Collected data entries:
____

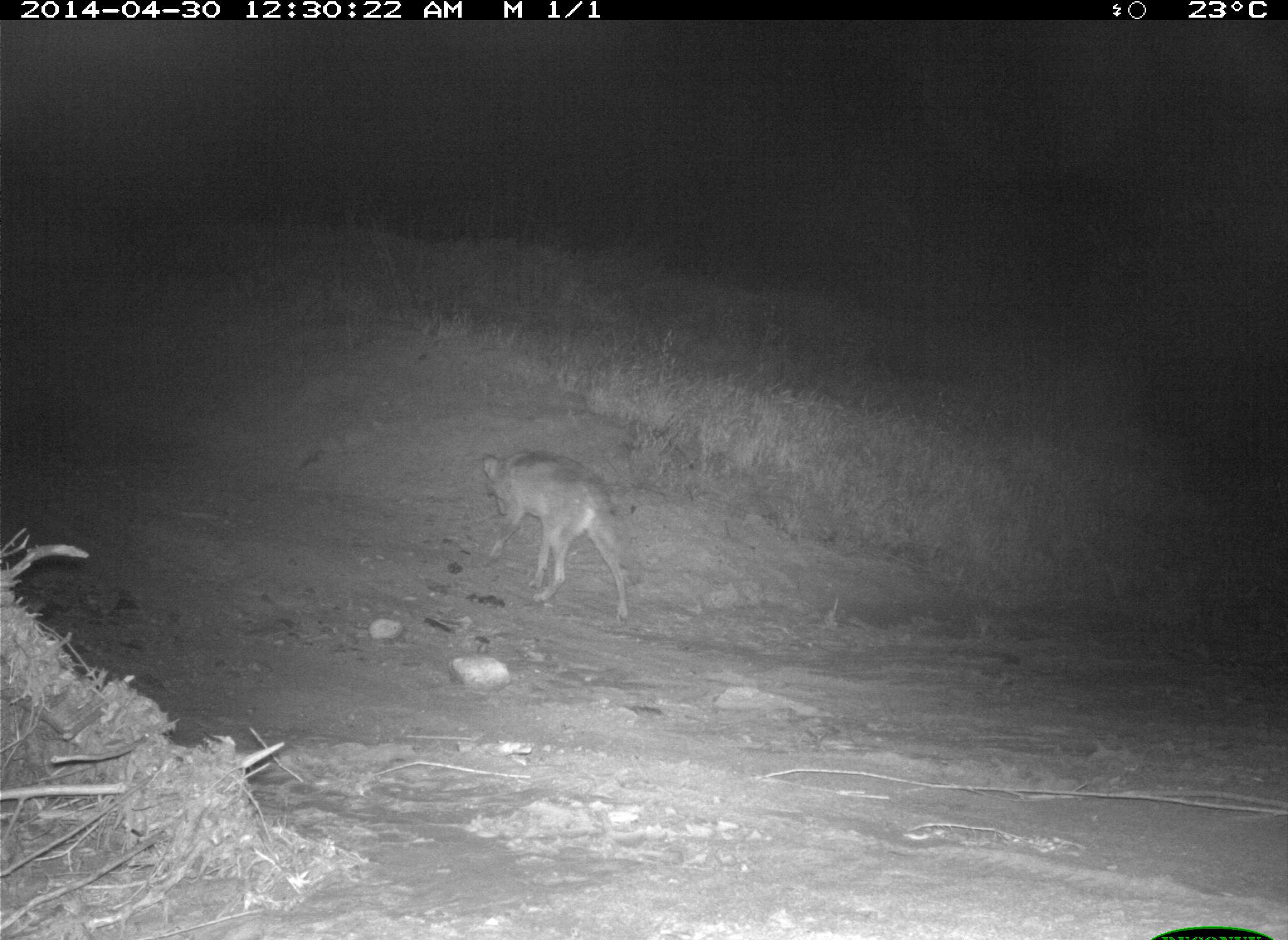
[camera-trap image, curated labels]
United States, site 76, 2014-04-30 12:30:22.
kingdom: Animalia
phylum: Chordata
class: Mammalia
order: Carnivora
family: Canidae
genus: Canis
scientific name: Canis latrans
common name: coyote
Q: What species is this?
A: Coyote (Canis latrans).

____

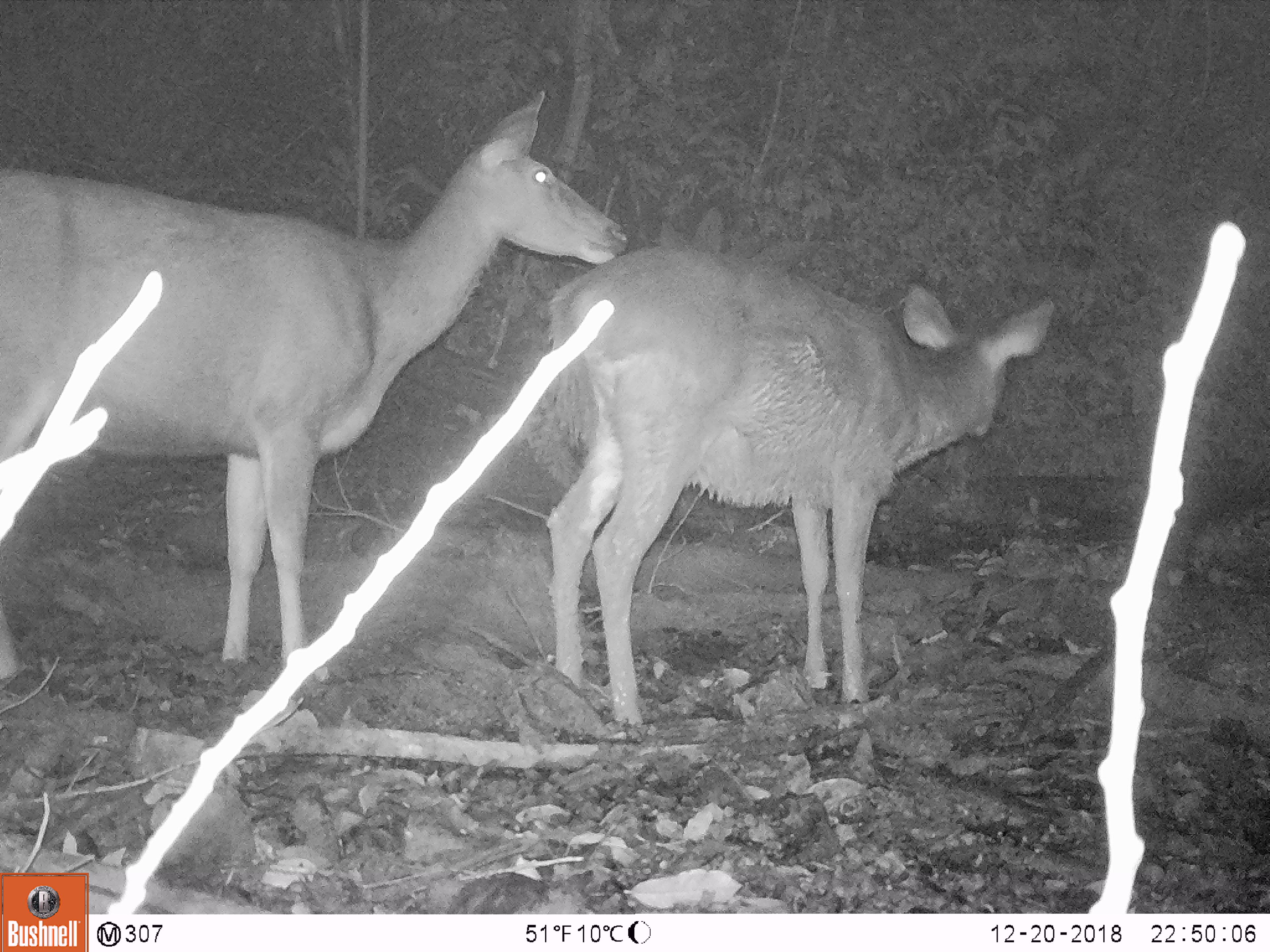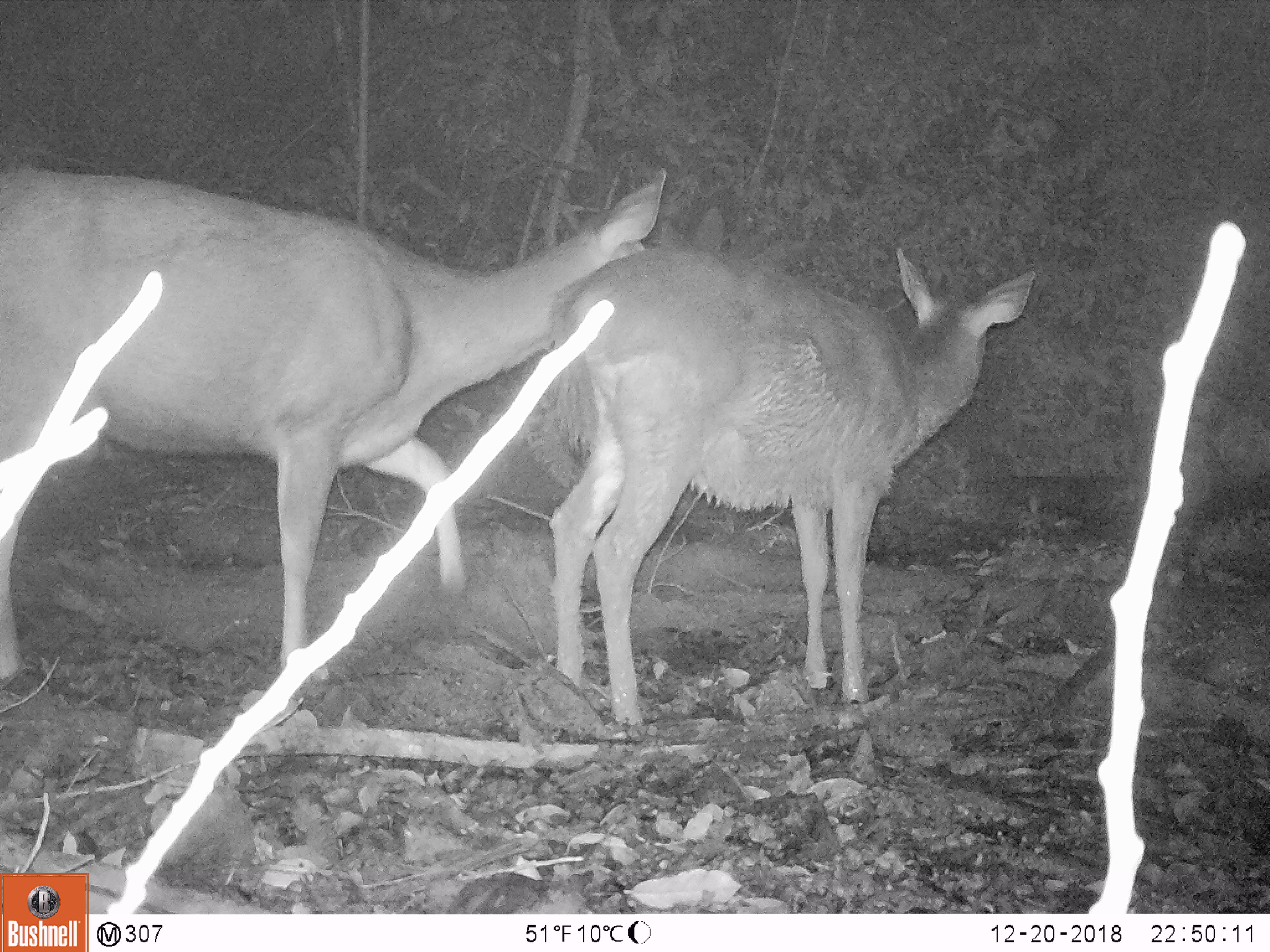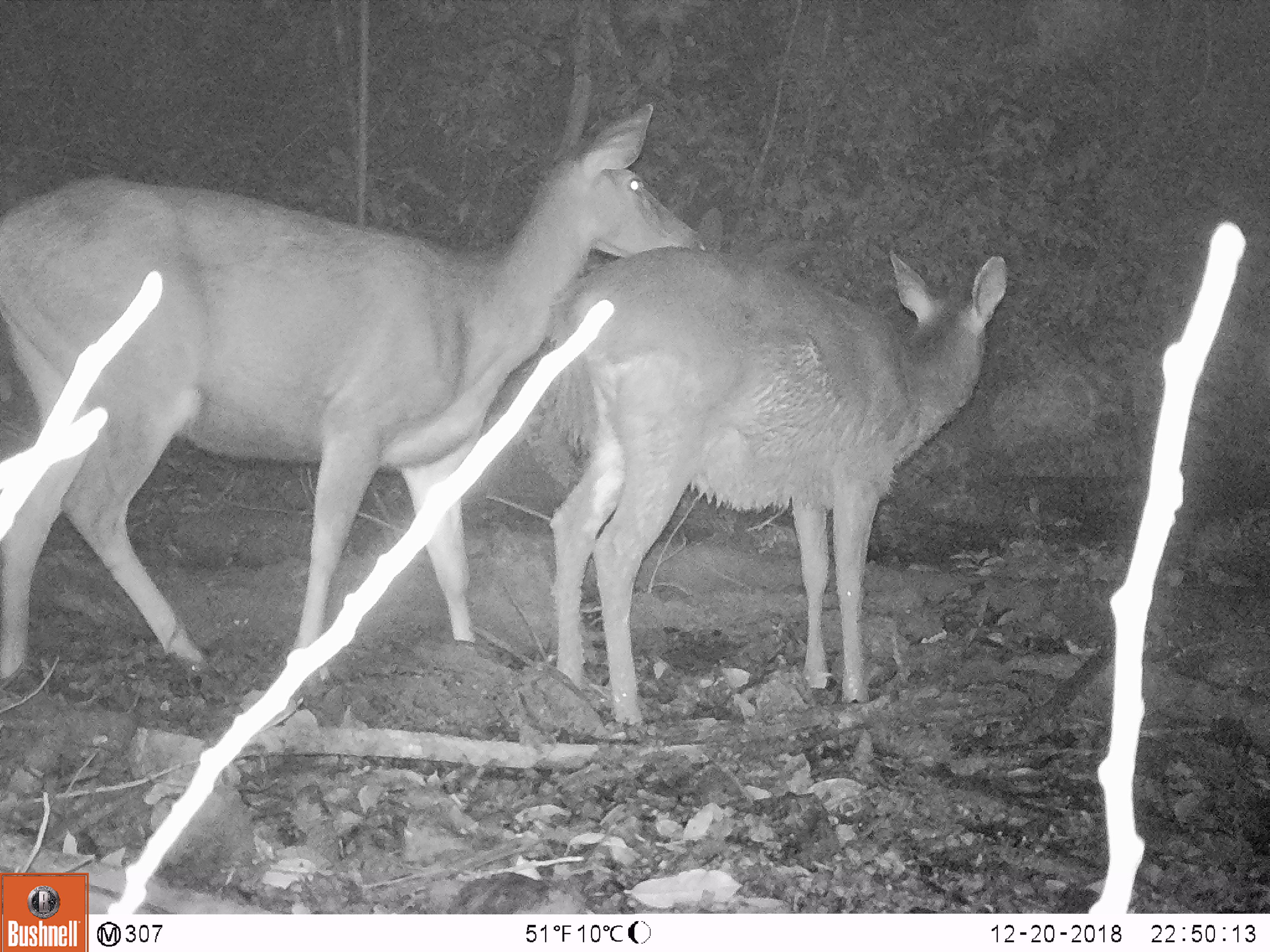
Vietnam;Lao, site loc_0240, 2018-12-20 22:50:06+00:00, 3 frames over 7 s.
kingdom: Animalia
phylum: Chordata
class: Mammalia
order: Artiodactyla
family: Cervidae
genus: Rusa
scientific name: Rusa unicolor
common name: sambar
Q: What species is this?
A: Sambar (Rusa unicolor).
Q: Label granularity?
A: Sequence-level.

____

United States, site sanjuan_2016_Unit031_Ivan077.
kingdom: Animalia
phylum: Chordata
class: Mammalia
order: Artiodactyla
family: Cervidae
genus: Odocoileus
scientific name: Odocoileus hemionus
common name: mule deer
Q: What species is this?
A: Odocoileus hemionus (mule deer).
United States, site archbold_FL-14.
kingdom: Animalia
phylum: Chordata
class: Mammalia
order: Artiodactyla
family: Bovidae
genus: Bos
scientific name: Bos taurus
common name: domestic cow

____

▶ Your task: The required output is the stretch of entries above from the line containing "scientific name: Canis latrans" through the line containing "A: Coyote (Canis latrans).", reproduced exactly.

▶ Answer section:
scientific name: Canis latrans
common name: coyote
Q: What species is this?
A: Coyote (Canis latrans).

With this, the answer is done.